Всё, что в школе говорилось, я воспринимал наоборот. Но ни на чем не настаивал — потому что понимал, что это рабская мертвящая система, что мы все — идиоты, начиная с директора и кончая последним учеником, что нам деваться некуда и что всё от начала и до конца ложь.
В четвертом классе я жил уже в полной оппозиции. Не вступал даже в пионеры: будучи старостой класса, я надеялся избежать этой унизительной процедуры, и потом, когда меня потащили насильственно и поставили перед классом, все сделали „зиг хайль“ и произнесли эту клятву, — я просто стоял, опустив руку, и молчал. И, надо сказать, в школе испугались шума, потому что время было сталинское — смели бы всех вместе со школой; поговорили — и так и заглохло. Вызывали маму, она мне сказала: „Поступай как хочешь“, — она же понимала, что это формализм; и я понимал, но всё равно не хотел — у меня слишком велико было какое-то инстинктивное отвращение.

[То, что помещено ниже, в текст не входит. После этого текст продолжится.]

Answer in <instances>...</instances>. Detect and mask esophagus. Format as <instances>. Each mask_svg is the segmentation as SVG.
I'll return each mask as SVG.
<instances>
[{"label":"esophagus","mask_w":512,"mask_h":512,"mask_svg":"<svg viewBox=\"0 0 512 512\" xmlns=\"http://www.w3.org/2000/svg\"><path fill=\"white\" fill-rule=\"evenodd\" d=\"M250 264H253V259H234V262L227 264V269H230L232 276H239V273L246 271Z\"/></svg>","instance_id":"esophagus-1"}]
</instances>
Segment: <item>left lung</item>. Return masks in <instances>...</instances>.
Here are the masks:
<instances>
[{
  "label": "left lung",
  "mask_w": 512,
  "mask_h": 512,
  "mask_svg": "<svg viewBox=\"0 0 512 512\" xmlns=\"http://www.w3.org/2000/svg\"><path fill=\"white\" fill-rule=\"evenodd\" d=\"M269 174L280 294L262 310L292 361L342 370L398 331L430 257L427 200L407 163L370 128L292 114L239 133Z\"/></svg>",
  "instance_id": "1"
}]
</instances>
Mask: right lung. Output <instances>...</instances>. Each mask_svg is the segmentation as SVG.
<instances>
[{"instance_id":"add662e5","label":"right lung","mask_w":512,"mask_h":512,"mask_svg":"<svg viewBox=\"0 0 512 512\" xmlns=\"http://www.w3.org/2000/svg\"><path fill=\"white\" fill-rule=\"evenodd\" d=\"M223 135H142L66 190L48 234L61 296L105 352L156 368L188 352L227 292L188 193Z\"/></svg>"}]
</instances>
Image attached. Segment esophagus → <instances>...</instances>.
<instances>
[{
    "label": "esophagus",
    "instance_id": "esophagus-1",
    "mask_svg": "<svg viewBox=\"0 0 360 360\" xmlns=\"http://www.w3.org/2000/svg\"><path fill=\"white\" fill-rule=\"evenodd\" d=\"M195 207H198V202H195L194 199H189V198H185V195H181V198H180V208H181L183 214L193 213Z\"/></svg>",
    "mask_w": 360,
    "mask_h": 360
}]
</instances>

Из учителей с благодарностью вспоминаю двух-трех человек. В четвертом классе была пожилая учительница, разведенная. Мы всегда к ней ходили домой — у нас там был „Клуб Совершенно Знаменитых Капитанов“. Она как-то растворилась в этих детях. Это на всю жизнь осталось.
Я их всех водил в церковь, вместе с ней во главе. Но это было недолго. Потом она мне сказала: „А ты знаешь, Алик, я в церковь перестала ходить“. И я почему-то счел неудобным спросить ее почему. Я понял, что это скорее из страха. Тогда было неопределенное время, сталинское; неизвестно было вообще, куда повернет колесо истории. Все-таки она продолжала собирать ребят.
Я окончил школу в год смерти Сталина и сказал себе, что моя профессия любая, только учителем не быть: трудно, чтобы тебя так ненавидели — потому что мы все ненавидели учителей, и им тяжело было с нами…
Но все-таки из нашей школы вышли Тарковский и Вознесенский, которые учились на класс старше; младше меня был будущий священник Александр Борисов… Еще кое-кто: очень известный кардиолог Серегин, который работает в институте Вишневского; арабист-востоковед Озолин (с ним мы в одном классе учились). А так от школы — ничего, кроме негативных воспоминаний. Учился я без особого энтузиазма, было неинтересно…
У меня были учителя другие, не в школе; у меня были живые примеры, живое общение с людьми, которые были ровесниками моих родителей. Это люди, которые в то время прошли уже через лагеря, через всё. И я, будучи ребенком, общался с ними, наблюдал, беседовал, видел. На них и воспитывался».
В послевоенной Москве часто приходилось жить впроголодь, и близкие делали всё возможное, чтобы отправить детей в санаторий или пионерский лагерь, где помимо организованных походов в лес и на речку дети получали питание.
Сохранились воспоминания десятилетнего Алика о его двухмесячном пребывании в подростковом лагере санаторного типа, в который Вера Яковлевна определила его в конце первого послевоенного года для поправления здоровья и улучшения питания (от Института дефектологии, в котором она работала). Эти подростковые записи интересны тем, что дают представление об открытости характера их автора, его наблюдательности, формирующемся писательском стиле и популярности среди детей в новой для него среде. Обращает на себя внимание абсолютная незлобивость, доброжелательность Алика и отсутствие даже тени иронии или насмешки по отношению к некоторым детям с особенностями в развитии.